Problem to work on: Would you please repeat exactly the entries below, starting at the line with "Flamcovent clean Smart" and ending at the line with "Kate Salmon (@kate_salmon) Twitter profile photo Kate", and nothing outside that range? Leave out the pictures.

Entries shown:

Segment Open

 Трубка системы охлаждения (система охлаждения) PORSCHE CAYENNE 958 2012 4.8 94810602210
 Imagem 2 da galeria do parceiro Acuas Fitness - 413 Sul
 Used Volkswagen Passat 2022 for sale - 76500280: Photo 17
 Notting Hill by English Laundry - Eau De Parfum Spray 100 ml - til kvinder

Segment Closed
Segment Open

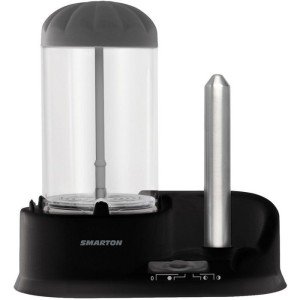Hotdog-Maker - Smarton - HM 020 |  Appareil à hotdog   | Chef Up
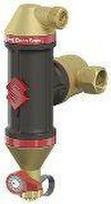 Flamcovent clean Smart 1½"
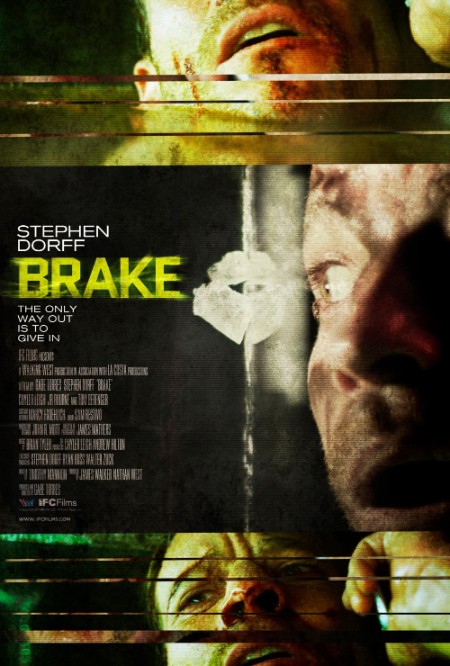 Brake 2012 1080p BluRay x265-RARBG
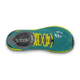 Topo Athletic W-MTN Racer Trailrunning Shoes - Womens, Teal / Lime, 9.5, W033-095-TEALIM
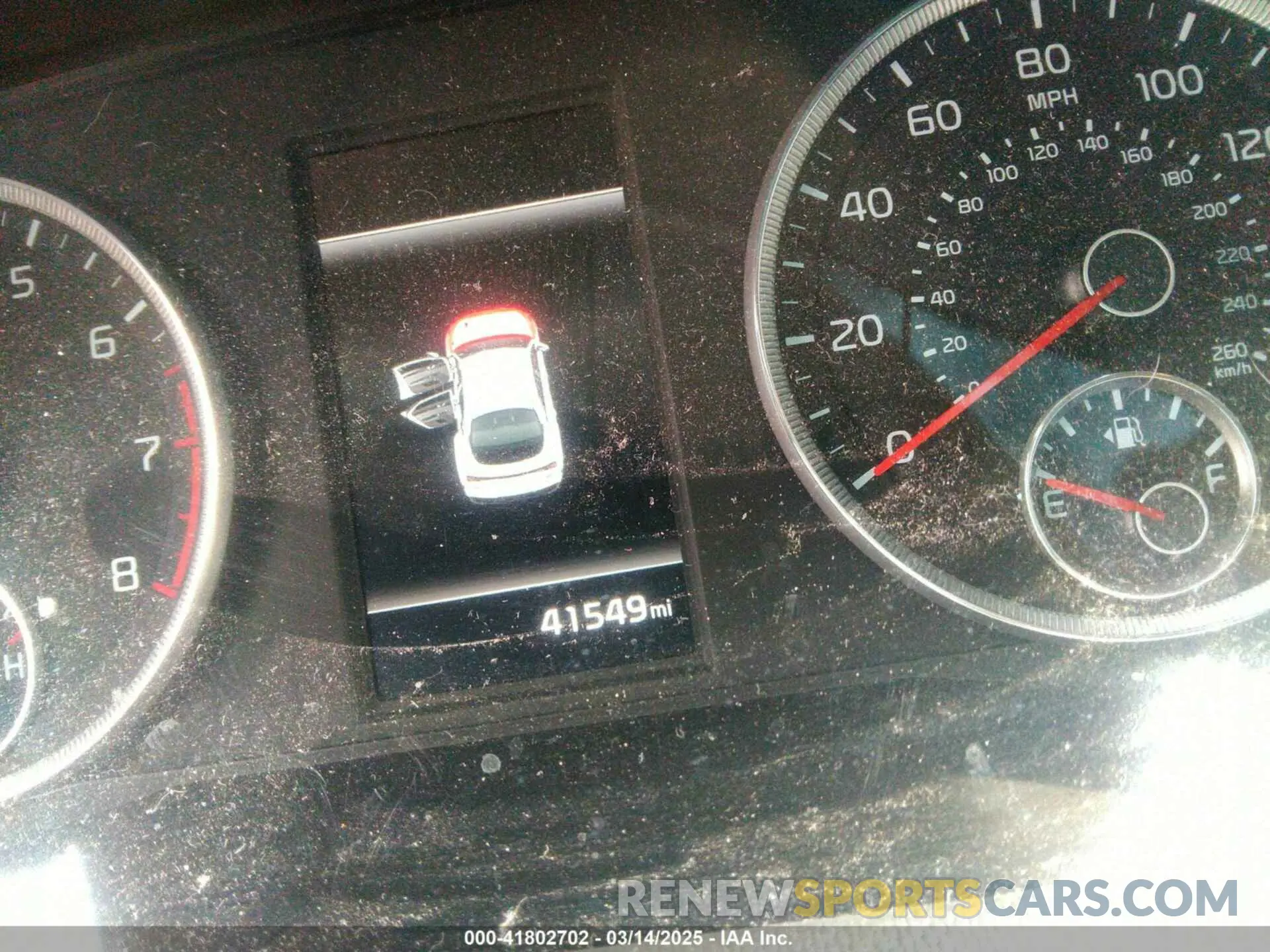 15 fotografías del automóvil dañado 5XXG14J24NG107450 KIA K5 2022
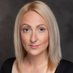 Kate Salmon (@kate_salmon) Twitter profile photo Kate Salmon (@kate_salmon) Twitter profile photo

Segment Closed

Response:
 Flamcovent clean Smart 1½"
 Brake 2012 1080p BluRay x265-RARBG
 Topo Athletic W-MTN Racer Trailrunning Shoes - Womens, Teal / Lime, 9.5, W033-095-TEALIM
 15 fotografías del automóvil dañado 5XXG14J24NG107450 KIA K5 2022
 Kate Salmon (@kate_salmon) Twitter profile photo Kate Salmon (@kate_salmon) Twitter profile photo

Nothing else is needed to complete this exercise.